+++ Data records

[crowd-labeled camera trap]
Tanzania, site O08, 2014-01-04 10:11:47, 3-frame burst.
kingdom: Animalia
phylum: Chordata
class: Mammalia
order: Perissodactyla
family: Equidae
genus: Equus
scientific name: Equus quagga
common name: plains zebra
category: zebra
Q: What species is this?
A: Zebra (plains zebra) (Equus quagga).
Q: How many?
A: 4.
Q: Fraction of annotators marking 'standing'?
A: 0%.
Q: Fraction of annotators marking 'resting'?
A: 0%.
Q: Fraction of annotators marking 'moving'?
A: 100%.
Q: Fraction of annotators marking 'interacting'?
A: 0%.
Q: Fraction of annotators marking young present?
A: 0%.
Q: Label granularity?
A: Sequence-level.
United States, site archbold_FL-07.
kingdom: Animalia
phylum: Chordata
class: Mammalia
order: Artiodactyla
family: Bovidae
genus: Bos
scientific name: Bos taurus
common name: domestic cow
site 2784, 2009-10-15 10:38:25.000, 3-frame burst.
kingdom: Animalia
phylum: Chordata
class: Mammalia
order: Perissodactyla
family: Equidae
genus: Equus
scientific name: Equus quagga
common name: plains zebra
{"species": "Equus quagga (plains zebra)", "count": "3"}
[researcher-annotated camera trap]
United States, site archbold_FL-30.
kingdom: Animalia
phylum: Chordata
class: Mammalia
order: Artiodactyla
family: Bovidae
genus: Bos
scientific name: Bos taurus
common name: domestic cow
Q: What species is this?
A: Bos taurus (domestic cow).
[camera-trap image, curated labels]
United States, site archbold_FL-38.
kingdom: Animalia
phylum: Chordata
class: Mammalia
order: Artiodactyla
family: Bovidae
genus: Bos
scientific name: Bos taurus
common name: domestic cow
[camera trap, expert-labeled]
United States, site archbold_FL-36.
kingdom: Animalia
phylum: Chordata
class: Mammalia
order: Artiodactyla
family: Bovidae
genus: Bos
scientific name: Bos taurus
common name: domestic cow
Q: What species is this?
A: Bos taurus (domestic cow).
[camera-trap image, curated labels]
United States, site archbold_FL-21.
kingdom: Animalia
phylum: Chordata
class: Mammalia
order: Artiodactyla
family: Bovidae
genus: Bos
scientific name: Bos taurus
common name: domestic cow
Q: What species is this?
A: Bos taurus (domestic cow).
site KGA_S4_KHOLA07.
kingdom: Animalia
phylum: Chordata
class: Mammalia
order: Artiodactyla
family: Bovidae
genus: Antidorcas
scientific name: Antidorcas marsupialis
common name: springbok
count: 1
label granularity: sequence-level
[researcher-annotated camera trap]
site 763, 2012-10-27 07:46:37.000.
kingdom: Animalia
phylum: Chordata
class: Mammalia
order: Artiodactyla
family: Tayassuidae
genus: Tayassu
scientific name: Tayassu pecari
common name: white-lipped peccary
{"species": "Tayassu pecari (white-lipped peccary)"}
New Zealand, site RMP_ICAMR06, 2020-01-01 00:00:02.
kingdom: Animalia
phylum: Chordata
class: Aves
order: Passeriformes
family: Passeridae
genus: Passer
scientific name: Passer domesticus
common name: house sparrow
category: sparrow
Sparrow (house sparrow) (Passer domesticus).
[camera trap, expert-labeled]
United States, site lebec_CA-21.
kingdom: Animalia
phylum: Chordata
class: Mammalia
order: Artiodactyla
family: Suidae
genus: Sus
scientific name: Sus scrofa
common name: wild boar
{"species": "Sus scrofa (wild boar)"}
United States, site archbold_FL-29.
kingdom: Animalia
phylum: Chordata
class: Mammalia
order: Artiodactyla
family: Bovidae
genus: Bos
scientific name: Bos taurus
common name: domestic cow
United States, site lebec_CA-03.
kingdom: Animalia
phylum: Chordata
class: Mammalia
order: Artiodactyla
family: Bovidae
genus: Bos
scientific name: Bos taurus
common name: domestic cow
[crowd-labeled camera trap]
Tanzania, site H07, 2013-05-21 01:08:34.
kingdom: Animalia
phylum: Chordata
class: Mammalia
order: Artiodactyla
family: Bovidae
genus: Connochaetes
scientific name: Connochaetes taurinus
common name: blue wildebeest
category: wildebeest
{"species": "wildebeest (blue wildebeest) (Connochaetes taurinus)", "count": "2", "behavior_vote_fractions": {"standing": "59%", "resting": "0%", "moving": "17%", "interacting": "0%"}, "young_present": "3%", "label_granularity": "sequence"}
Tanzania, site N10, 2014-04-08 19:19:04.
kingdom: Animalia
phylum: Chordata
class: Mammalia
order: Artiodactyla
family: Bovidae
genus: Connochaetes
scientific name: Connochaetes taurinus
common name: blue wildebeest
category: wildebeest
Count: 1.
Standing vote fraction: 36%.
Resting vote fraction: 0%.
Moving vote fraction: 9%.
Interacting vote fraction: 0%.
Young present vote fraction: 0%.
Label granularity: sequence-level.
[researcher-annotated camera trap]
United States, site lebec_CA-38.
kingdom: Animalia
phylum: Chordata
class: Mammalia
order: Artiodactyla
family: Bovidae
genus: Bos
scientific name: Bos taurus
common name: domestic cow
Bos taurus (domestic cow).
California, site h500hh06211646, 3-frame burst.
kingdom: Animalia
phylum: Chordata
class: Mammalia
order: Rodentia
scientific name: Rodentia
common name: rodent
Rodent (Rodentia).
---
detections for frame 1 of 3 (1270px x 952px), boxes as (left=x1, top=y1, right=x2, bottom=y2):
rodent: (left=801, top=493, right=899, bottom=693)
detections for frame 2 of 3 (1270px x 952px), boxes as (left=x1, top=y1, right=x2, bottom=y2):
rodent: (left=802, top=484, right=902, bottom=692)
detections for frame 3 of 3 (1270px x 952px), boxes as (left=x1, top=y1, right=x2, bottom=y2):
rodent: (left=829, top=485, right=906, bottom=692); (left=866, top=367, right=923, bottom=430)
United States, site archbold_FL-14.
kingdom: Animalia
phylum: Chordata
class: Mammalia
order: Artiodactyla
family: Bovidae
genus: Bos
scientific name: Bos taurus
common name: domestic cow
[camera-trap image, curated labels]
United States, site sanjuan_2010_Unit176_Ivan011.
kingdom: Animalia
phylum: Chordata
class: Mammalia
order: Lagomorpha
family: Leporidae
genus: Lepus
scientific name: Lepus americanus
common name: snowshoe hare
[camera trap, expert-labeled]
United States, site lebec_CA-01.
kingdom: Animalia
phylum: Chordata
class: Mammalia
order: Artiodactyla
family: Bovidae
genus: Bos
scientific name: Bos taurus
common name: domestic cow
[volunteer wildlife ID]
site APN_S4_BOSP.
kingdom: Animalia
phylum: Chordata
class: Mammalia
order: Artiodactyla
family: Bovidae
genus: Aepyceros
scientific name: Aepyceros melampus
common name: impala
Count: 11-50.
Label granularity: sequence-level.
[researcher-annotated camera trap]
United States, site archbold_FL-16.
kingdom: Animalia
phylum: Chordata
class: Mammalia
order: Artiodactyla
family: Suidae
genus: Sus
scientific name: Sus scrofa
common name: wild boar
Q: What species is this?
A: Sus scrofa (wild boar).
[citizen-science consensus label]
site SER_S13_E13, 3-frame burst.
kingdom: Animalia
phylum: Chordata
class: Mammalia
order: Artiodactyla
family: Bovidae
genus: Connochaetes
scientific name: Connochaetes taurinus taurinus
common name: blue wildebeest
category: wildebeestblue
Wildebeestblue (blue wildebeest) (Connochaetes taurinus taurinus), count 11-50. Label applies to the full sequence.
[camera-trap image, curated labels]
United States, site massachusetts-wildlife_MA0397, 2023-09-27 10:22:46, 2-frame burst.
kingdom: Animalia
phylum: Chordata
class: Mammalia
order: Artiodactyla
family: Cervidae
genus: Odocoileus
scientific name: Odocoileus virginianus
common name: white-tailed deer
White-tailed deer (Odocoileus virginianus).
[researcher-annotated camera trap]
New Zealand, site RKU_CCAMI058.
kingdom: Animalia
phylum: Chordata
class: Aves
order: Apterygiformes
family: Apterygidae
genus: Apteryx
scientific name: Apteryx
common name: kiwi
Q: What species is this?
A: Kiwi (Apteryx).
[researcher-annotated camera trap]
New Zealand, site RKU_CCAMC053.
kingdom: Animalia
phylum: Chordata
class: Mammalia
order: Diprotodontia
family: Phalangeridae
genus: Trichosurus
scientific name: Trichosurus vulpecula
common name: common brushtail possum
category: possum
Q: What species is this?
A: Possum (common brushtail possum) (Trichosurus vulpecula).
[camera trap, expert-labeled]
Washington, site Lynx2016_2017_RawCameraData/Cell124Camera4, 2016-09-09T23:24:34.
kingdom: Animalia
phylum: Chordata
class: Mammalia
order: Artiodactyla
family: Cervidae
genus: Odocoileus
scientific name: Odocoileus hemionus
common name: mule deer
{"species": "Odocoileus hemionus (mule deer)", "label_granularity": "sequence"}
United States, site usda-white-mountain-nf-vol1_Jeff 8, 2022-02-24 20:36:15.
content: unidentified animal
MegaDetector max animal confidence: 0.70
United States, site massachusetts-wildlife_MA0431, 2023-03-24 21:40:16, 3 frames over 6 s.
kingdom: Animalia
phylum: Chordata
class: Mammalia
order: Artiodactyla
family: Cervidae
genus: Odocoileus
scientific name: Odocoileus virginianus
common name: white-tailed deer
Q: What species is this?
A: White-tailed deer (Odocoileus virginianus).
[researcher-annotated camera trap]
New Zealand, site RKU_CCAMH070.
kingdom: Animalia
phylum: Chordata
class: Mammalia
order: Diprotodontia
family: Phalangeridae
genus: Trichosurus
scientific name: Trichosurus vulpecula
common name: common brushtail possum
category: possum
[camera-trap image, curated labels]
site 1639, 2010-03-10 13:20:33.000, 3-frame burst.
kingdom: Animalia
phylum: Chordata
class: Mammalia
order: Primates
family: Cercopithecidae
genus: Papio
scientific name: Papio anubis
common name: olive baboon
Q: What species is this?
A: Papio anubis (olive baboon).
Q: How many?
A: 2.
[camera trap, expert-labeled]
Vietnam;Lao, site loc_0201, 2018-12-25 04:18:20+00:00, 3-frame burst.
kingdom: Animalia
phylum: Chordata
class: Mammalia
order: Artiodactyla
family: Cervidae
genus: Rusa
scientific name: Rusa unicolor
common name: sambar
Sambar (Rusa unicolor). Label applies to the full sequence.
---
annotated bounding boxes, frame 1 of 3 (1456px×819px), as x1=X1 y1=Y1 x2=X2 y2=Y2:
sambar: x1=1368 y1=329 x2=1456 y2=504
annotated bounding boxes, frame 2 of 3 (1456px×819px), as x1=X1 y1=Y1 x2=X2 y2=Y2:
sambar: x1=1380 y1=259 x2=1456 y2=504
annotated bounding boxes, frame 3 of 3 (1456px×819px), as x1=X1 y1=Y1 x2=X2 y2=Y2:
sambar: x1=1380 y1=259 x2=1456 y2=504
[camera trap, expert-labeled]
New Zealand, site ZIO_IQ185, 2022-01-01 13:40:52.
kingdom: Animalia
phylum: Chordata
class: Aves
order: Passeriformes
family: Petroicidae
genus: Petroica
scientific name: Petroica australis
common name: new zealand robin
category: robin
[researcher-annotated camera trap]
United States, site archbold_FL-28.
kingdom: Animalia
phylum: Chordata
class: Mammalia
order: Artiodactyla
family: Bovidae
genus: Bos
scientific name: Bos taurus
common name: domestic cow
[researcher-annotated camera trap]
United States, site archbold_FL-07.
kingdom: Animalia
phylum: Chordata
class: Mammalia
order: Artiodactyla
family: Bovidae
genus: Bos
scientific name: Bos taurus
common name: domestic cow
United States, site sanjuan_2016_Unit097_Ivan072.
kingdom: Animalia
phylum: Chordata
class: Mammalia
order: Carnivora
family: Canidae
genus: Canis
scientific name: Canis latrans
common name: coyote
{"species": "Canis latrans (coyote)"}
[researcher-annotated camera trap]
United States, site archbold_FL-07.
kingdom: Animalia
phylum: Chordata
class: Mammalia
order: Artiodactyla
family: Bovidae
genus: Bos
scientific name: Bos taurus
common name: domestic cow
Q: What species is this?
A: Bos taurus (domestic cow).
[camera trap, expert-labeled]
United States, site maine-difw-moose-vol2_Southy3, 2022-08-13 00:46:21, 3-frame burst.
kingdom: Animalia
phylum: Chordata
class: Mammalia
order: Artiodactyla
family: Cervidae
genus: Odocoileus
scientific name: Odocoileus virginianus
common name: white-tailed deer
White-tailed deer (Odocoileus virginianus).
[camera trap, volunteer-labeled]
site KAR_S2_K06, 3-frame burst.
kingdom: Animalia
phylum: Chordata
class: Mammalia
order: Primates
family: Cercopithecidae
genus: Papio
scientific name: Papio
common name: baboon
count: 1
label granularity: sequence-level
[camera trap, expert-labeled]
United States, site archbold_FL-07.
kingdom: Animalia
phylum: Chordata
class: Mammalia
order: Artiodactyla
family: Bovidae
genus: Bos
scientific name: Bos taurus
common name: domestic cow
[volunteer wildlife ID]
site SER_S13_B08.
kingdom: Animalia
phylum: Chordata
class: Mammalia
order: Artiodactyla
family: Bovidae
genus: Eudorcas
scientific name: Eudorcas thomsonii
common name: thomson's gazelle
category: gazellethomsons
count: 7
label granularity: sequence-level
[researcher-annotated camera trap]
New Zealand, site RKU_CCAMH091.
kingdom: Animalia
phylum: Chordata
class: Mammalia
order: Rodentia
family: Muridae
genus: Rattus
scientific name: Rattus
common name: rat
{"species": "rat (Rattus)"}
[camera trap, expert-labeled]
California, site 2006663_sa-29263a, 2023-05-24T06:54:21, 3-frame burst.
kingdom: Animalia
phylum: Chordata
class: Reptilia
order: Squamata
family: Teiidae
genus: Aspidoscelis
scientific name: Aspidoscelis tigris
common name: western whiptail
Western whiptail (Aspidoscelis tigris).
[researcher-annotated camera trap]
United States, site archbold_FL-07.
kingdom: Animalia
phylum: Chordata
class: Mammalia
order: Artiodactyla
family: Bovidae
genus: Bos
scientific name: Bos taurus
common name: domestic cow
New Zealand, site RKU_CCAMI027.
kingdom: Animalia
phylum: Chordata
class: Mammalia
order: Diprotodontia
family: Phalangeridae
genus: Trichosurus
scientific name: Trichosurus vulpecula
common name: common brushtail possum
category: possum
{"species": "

++++++

* _To do_
Precisely the line with "common name: western whiptail" and the lines after it, up to the last line of the entries above, are to be reproduced, and nothing more.

* _Answer for the task_
common name: western whiptail
Western whiptail (Aspidoscelis tigris).
[researcher-annotated camera trap]
United States, site archbold_FL-07.
kingdom: Animalia
phylum: Chordata
class: Mammalia
order: Artiodactyla
family: Bovidae
genus: Bos
scientific name: Bos taurus
common name: domestic cow
New Zealand, site RKU_CCAMI027.
kingdom: Animalia
phylum: Chordata
class: Mammalia
order: Diprotodontia
family: Phalangeridae
genus: Trichosurus
scientific name: Trichosurus vulpecula
common name: common brushtail possum
category: possum
{"species": "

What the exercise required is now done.